▸ Assigned task A
Revise everything from "The places that" down to "have been warned." in the Fed II passage, putting "energy" in place of "stamina".
▸ Assigned task B
Write a continuation of the Fed II passage, starting after its final sentence.

▸ Selected passage
# # #

The places that are fatal in classic Fed, such as transuranics on Titan, will all be deadly in Fed II - plus there may be one or two more for you to accidentally stumble into. But don't worry, they will all be clearly marked with warnings. Just remember: Sun Bad.

Death is going to be bringing one of his little friends with him, too - not war or pestilence, but famine. Well, starvation, anyway! You will start to lose stamina as you move around, and will need to eat or drink at a convenient hostelry to stop yourself feeling all weak and feeble. Failure to ingest or imbibe will results in collapse and eventual death.

You have been warned.


Footnote:

If we'd really got our act together, we would have made sure all this new morbid code was ready to go in on Monday March 15, which is the Ides*. We'd really have cause to tell you to Beware the Ides of March!

* The Ides are the eighth day after the Nones** in the ancient Roman calendar - the 15th day of March, May, July and October, and the 13th of every other month. The Ides of March is significant, according to Shakespeare, as the day Julius Caesar was warned about, and upon which he was brutally slain.

** So having looked up Ides in the dictionary, I looked up Nones, and it told me that it's the ninth day before the Ides. Don't you just love those circular definitions!

WHO CONTROLS THE COMM CHANNELS?

Ah, rumours. Is there anything more likely to get people agitated that rumours? Particularly when the rumours are about something that isn't true, containing misinformation rather than information.

The current misinformation doing the rounds in classic Fed is that a certain duchy group controls a certain comms channel, and can get players banned from the channel.

# # #

▸ Source material

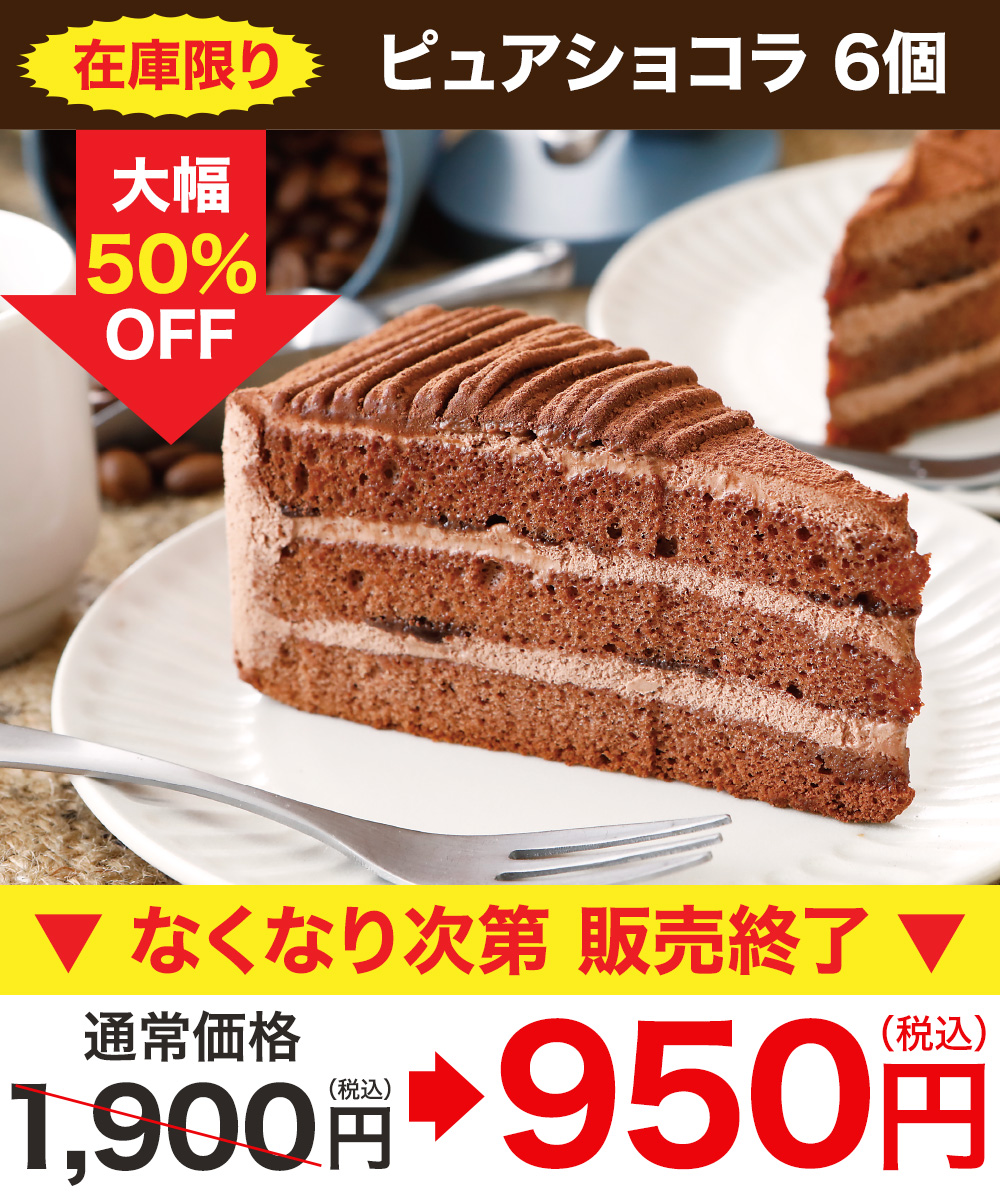【50%OFF】ピュアショコラ 6個入 （1個55g）※賞味期限2026年3月10日まで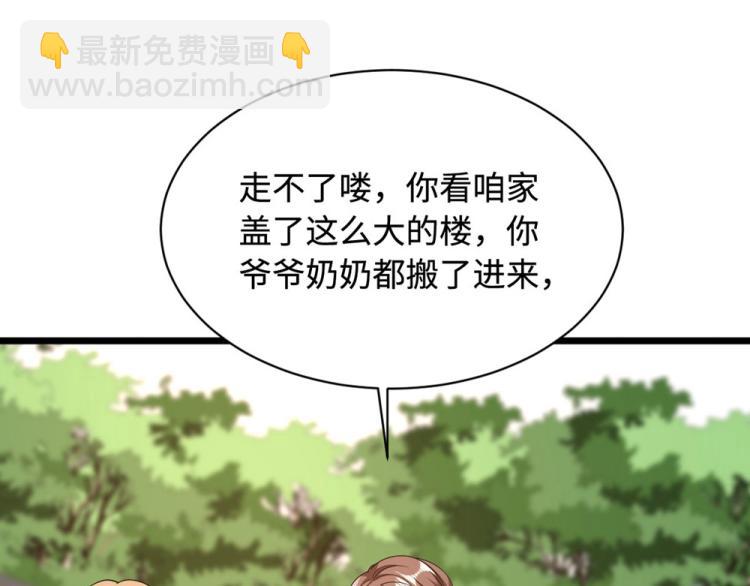 🍼都市邪王 第49话 盛家的变化 第44页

# # #

▸ Response area A
The places that are fatal in classic Fed, such as transuranics on Titan, will all be deadly in Fed II - plus there may be one or two more for you to accidentally stumble into. But don't worry, they will all be clearly marked with warnings. Just remember: Sun Bad.

Death is going to be bringing one of his little friends with him, too - not war or pestilence, but famine. Well, starvation, anyway! You will start to lose energy as you move around, and will need to eat or drink at a convenient hostelry to stop yourself feeling all weak and feeble. Failure to ingest or imbibe will results in collapse and eventual death.

You have been warned.

▸ Response area B
It doesn't matter who the actual personalities are in the current rumours - this issue crops up every couple of years, like a comet returning to the inner Solar System, and I have to clarify how the comm channels work again in order to calm things down.

With the exception of channel 1 (the help channel) and channel 10 (the event channel), the comm channels are not owned or controlled by anybody. A duchy, or a duchy grouping, or any group of players for that matter, can decide they are always going to use a specific channel, but they cannot stop other people from tuning to the channel as well. They cannot throw people off the channel, or get them banned from the channel.

There is just one way that someone can be kept off a particular channel, and that's if they have been harassing one of the players that uses the channel. If the harassment is serious enough, then as well as telling the player not to TB the person, I will also tell them not to tune to that channel. But that's not something that happens often, thank goodness!

This applies to Fed II as well - although the comm channels in the new game are set up and named by individual players, you still cannot stop other people from tuning to them.

Fed is a social game, and while you are encouraged to form groups such as duchies and super-duchies, it is not intended that those groups become exclusive cliques. Therefore we don't allow anyone to shut off a comm channel to non-members - that would be totally against the spirit of the game.

FROM THE POSTBAG: FLYING YOUR SHUTTLE

Another letter from a bemused Fedder thuds onto the doormat just inside the Chronicle HQ portal, and the newsdroid on duty leaps into action to scoop it up, scan the contents into its electronic memory, translate the text into machine-readable form, process the results and come up with an answer that may not be true, but is at least plausible.

The letter reads:

In Fed II, who flies the shuttle? Also, the description states, "the ride down is, as usual, smooth." Have there ever been any shuttle accidents?"

Scanning... processing... oh, this one is easy. Even a junior newsdroid like me can answer this one. I won't have to ask Hazed for help (which is a huge relief, because newsdroids that catch her in a bad mood are liable to wind up serving the rest of their indentured service as trash cans) and I won't even have to make anything up!

Who flies the shuttle? You do, of course! It's a personal shuttle, just large enough for one person to fly from your cargo ship down to the landing pad and back. Don't think of the shuttle as a ship in its own right, it's not - it's more like a cross between an airtight motorcycle, and a lifepod.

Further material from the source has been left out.